Facebook: What’s Your xCount?

 

Ah, prom night: the source of many exes.

Ah, prom night: the source of many exes.

Ah, Facebook: the place where the past meets present, sometimes with jarring results.  Childhood friends, recent colleagues and family members mingle in a “worlds collide” sort of way.  It’s a fascinating social experiment.

 

I was chatting with a Facebook friend/colleague recently when he asked me, “What’s your xCount?”  This was his own personal term — one that I must admit that I love — for the exes that have crawled out of the woodwork and once again made themselves part of your life.  

I scanned my list of friends.  ”I’ve got two… and a half,” I told him.  He told me that you can’t count anyone as a half, but I think that a prom date who appeared in pictures but actually spent the night sitting in the lobby outside the hotel ballroom qualifies as something less than a full xCount point.  And believe me, after that fiasco at 17, I was thoroughly shocked to see that he wanted to connect with me.

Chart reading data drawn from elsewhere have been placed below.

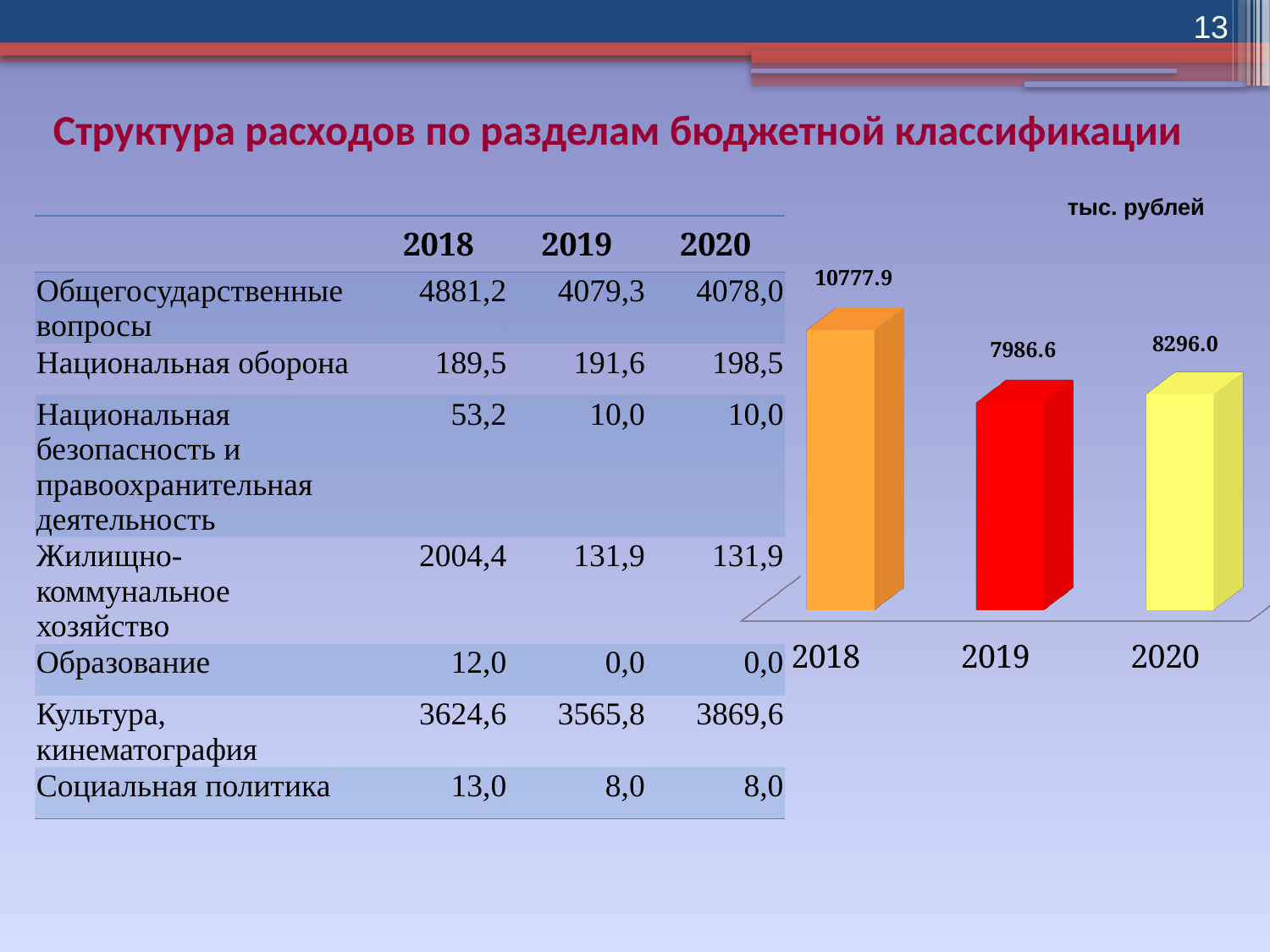
Which year has the lowest value on the bar chart? 2019 Which year has the highest value on the bar chart? 2018 What value is shown for 2020 on the bar chart? 8296.0 On the bar chart, what is the difference between the 2018 value and the 2019 value? 2791.3 What unit is indicated above the bar chart? тыс. рублей What value is shown for 2018 on the bar chart? 10777.9 What type of chart is shown on the slide? bar chart On the bar chart, which is larger: the value for 2019 or the value for 2020? 2020 On the bar chart, do the values rise or fall from 2019 to 2020? rise How many bars are plotted on the chart? 3 On the bar chart, what is the difference between the 2020 value and the 2019 value? 309.4 What value is shown for 2019 on the bar chart? 7986.6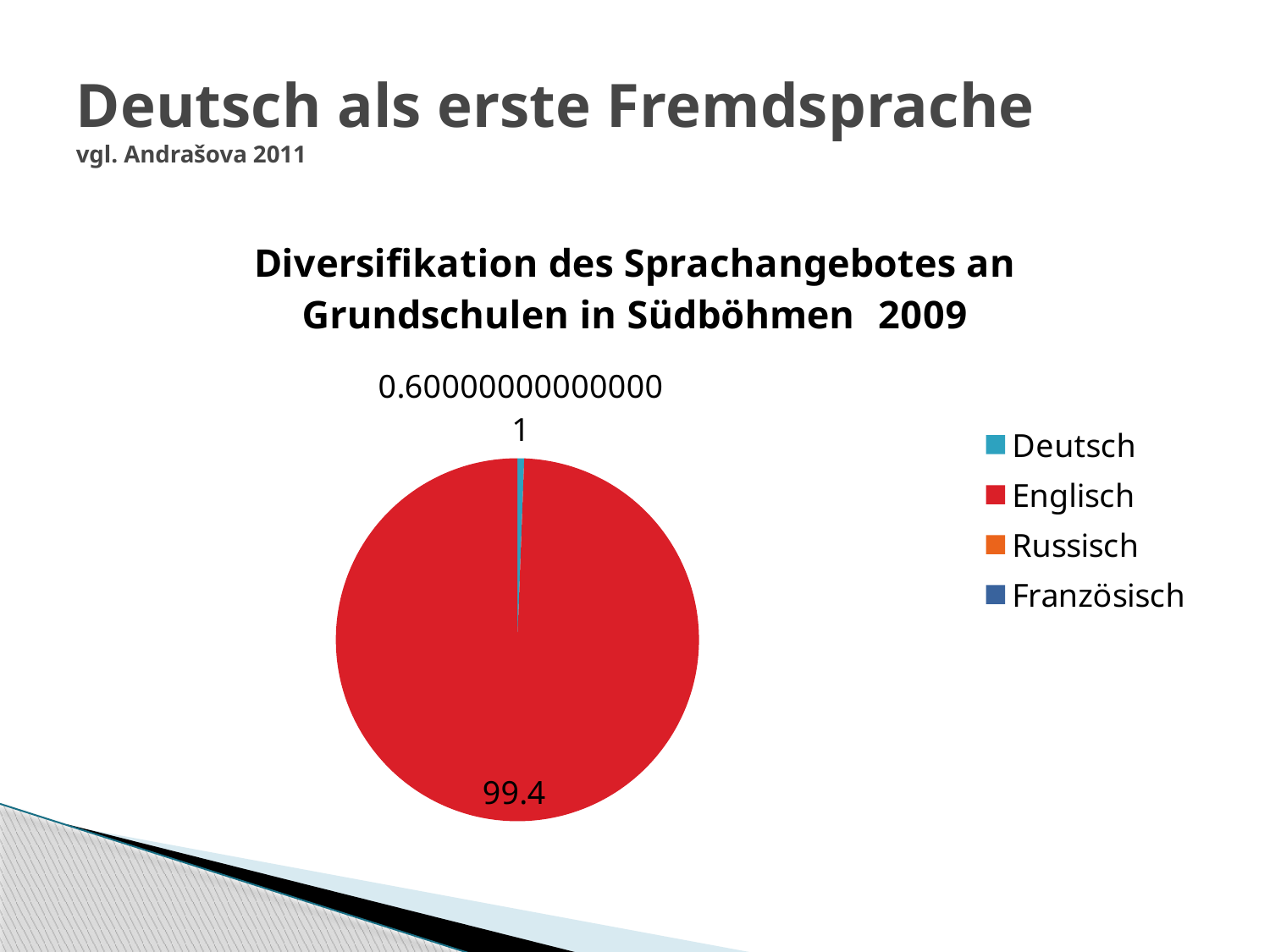
What value is shown for Deutsch in the pie chart? 0.600000000000001 Which is larger, the slice for Englisch or the slice for Deutsch? Englisch What kind of chart is shown on the slide? pie chart What value is shown for Englisch in the pie chart? 99.4 What colour is the slice for Englisch in the pie chart? red How many entries does the chart legend list? 4 What is the title of the chart? Diversifikation des Sprachangebotes an Grundschulen in Südböhmen 2009 Which language is listed first in the chart legend? Deutsch Which language has the largest slice of the pie chart? Englisch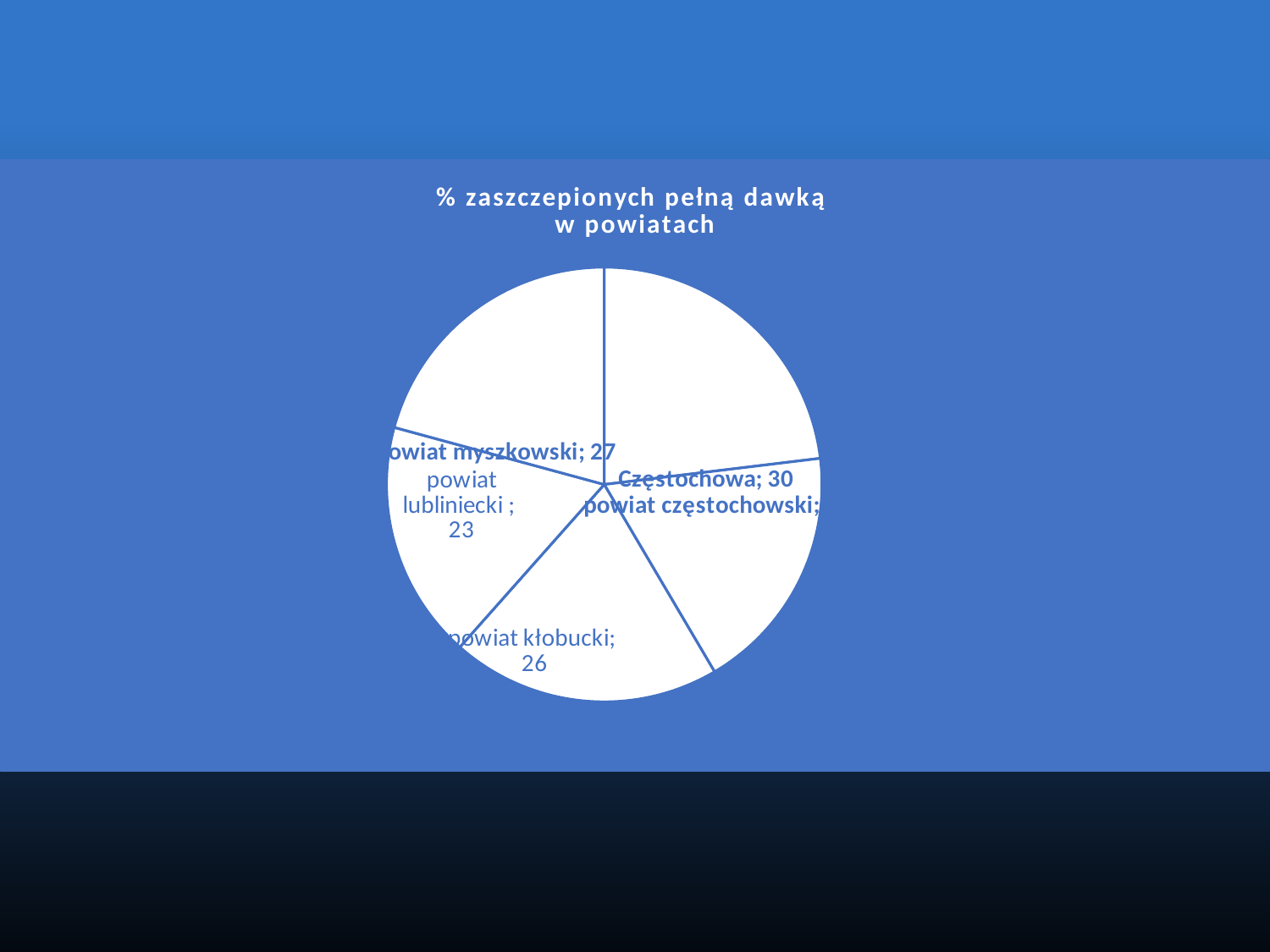
Which is larger, the value for powiat lubliniecki or the value for powiat myszkowski? powiat myszkowski What is the value for powiat myszkowski? 27 What is the value for powiat lubliniecki? 23 What is the title of the chart? % zaszczepionych pełną dawką w powiatach What is the difference between the values for powiat myszkowski and powiat kłobucki? 1 Which category has the largest slice of the pie? Częstochowa What is the difference between the values for Częstochowa and powiat lubliniecki? 7 How many slices does the pie chart have? 5 What is the value for powiat kłobucki? 26 What kind of chart is shown on the slide? pie chart What is the value for Częstochowa? 30 Which is larger, the value for Częstochowa or the value for powiat kłobucki? Częstochowa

He had four full-fledged exes on his list, not including one whose request he rejected outright.  ”Sometimes, the requests are just too creepy.”  Many of my friends agree.  There was the one who was contacted by the guy who stalked her after they broke up.  Another got a request from the girlfriend who had certain… uh… shall we call them “unique” sexual proclivities?  And what about that guy you hooked up with after the frat party sophomore year?  From first loves to major heartbreaks, they’re all out there, and they just might be looking for you.

 

Whos in my inbox? I cant bring myself to look.

Who's in my inbox? I can't bring myself to look.

 

 

What prompts exes to want to get in touch again, especially those that you haven’t spoken to in a decade or more?  As for mine, I still have a good relationship — albeit separated by time and distance — with one of them, and accepted the second just out of a ridiculous sense of curiosity.  You know the kind.  They’re the ones whose request is met with audible talking back to the computer.  ”Oh my god, John Doe?  How the hell did he find me?”  These requests are met with a connection, a few obligatory messages back and forth, and the obligatory Googling of their name to figure out what they’ve been doing since the 90s.

His story was slightly different.  He had one with fond memories who had sent the occasional Christmas card, one who had been a complete WTF entry, and two who were clearly taking Google stalking to the next level.  ”I don’t mind connecting with them,” he said, “but it’s a little weird that they have to respond to everything I post, as though they’re spending their days just waiting for me to update my status.”  Weird, indeed.

It seems that nearly everyone has an xCount greater than zero.  An informal survey of friends reveals xCount numbers between 3 and 9, each bringing varying levels of discomfort and baggage with them.  One, however, through the benefits of a new married surname and a move to a new continent has managed to avoid the xCount concept altogether, and was stunned to learn that I had an xCount.  

“I mean it’s lovely that they want to get in touch and it speaks volumes about your effect on their lives ….and yet: eeeeek.  I always wondered if I was crazy/unfriendly for not wanting contact or if the crazies were the ones who did.”

There’s no shortage of posts about this very topic.  This one talks about being the one that’s obsessed with the ex on Facebook.  This one talks about the shock of seeing the photo of the ex appear in the inbox.  Yet another talks about why your ex should never see your Facebook account.

Should you friend exes?  Only you know for sure.  Of course, you could always accept their invitation, learn everything you need to know about them, and then stealthily “unfriend” the person, leaving them to discover your passive-aggressive acceptance and rejection at their leisure.  But does that make you more or less creepy than the creepy ex that you’re trying to avoid?